Pedazo a pedazo se fue desmoronando la estructura. El travesaño se desplomó carbonizado, arrastrando consigo la cuchilla. Las vigas se transformaron en brasas. Los sueños terminaron en cenizas.
Feliciano, impávido, sin emoción alguna en el rostro, observó la destrucción de su obra. El fuego lo devoró todo dejando en el suelo un montón de fierros humeantes. Feliciano se acercó a comprobar la consumación de su acto. Se plantó entre los restos, removió con su bota las brasas. Ya no encontró nada. Dio media vuelta y empezó a caminar con paso vivo hacia la salida. Ni una sola vez volteó su mirada hacia atrás. En los límites del campamento un centinela lo detuvo.
—¿Quién vive?
—El coronel Velasco—contestó Feliciano.
El centinela se cuadró y Feliciano siguió de largo, desvaneciéndose entre las sombras.
Nadie supo más de él.
La noticia de la deserción de Velasco hizo enfurecer a Villa. Desde Guadalajara, donde se encontraba, mandó órdenes de que lo supliera el capitán Álvarez, nombrándolo coronel y jefe del escuadrón. Pedía que se cumpliera el encargo de Zapata y que hicieran dos guillotinas más para él.
Álvarez mandó llamar a reconocidos ingenieros para que lo ayudaran. Entre todos revisaron los planos diseñados por Velasco. Ninguno coincidía en la realidad con los datos proporcionados. Las medidas no ajustaban, la cuchilla no tenía libre juego y se trababa. Las poleas que había prometido el judío Rabel, nunca llegaron (lo que ocasionó severas molestias al general Villa que fue a Columbus a cobrárselas por su cuenta) y hubo necesidad de usar poleas japonesas, aparentemente de mejor calidad. No funcionaron. A pesar de estar bien engrasadas y aceitadas no corrían con suavidad, o se les enredaba el cordón. En ocasiones la cuchilla caía con fuerza, pero se detenía justo en donde debía trozar el pescuezo. Mandaron llamar a especialistas americanos: ninguno pudo hacer nada. Llegó un experto francés, pero la guillotina que construyó parecía un remedo de la de Velasco y no sirvió: a veces cortaba y a veces no.

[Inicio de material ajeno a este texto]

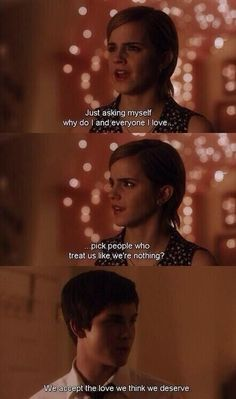 """""""We accept the love we think we deserve."""" The Perks of Being a Wallflower. THIS QUOTE MAN O MAN."""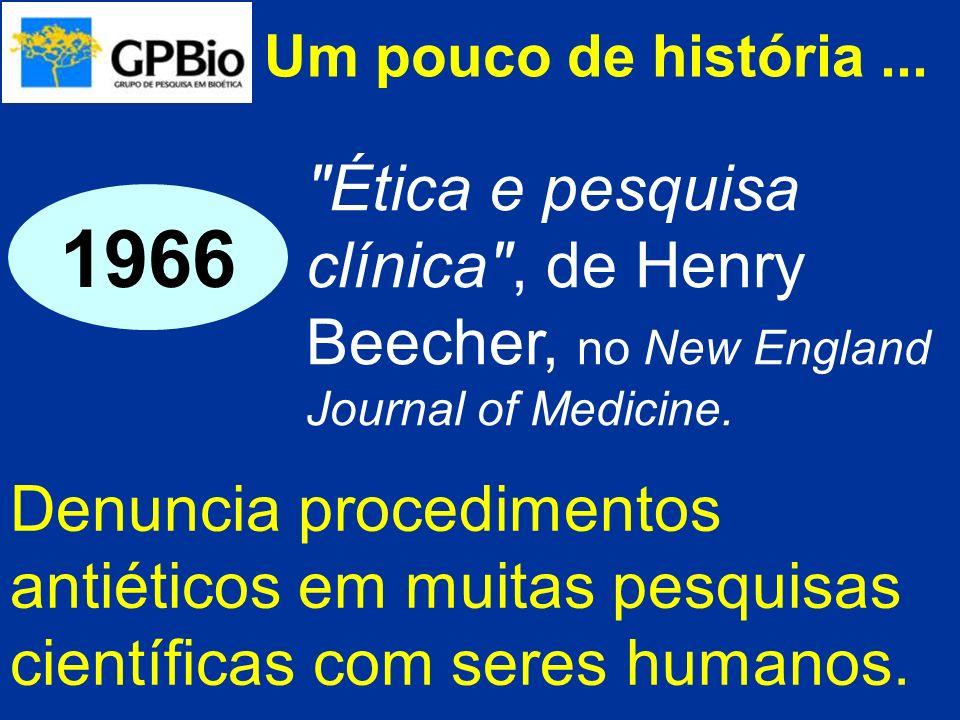 Um pouco de história ... Ética e pesquisa clínica , de Henry Beecher, no New England Journal of Medicine.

Los ingenieros y los especialistas se lamentaron de que no existiese más el modelo original para poder copiarlo, incluso analizaron las cenizas en busca de datos, pero fue inútil. Álvarez se daba de topes por no haber puesto más atención a los detalles que tanto cuidaba Velasco a la hora de construir la guillotina. Pasaron los días y Álvarez envió un telegrama a Villa:
General Francisco Villa, Chihuahua, Chih. Domicilio conocido. Estimado general: imposible cumplir encargo, llevóse coronel Velasco datos necesarios para construir guillotina. Espero órdenes.
Coronel Juan Álvarez México, D. F., a diez de enero de 1915.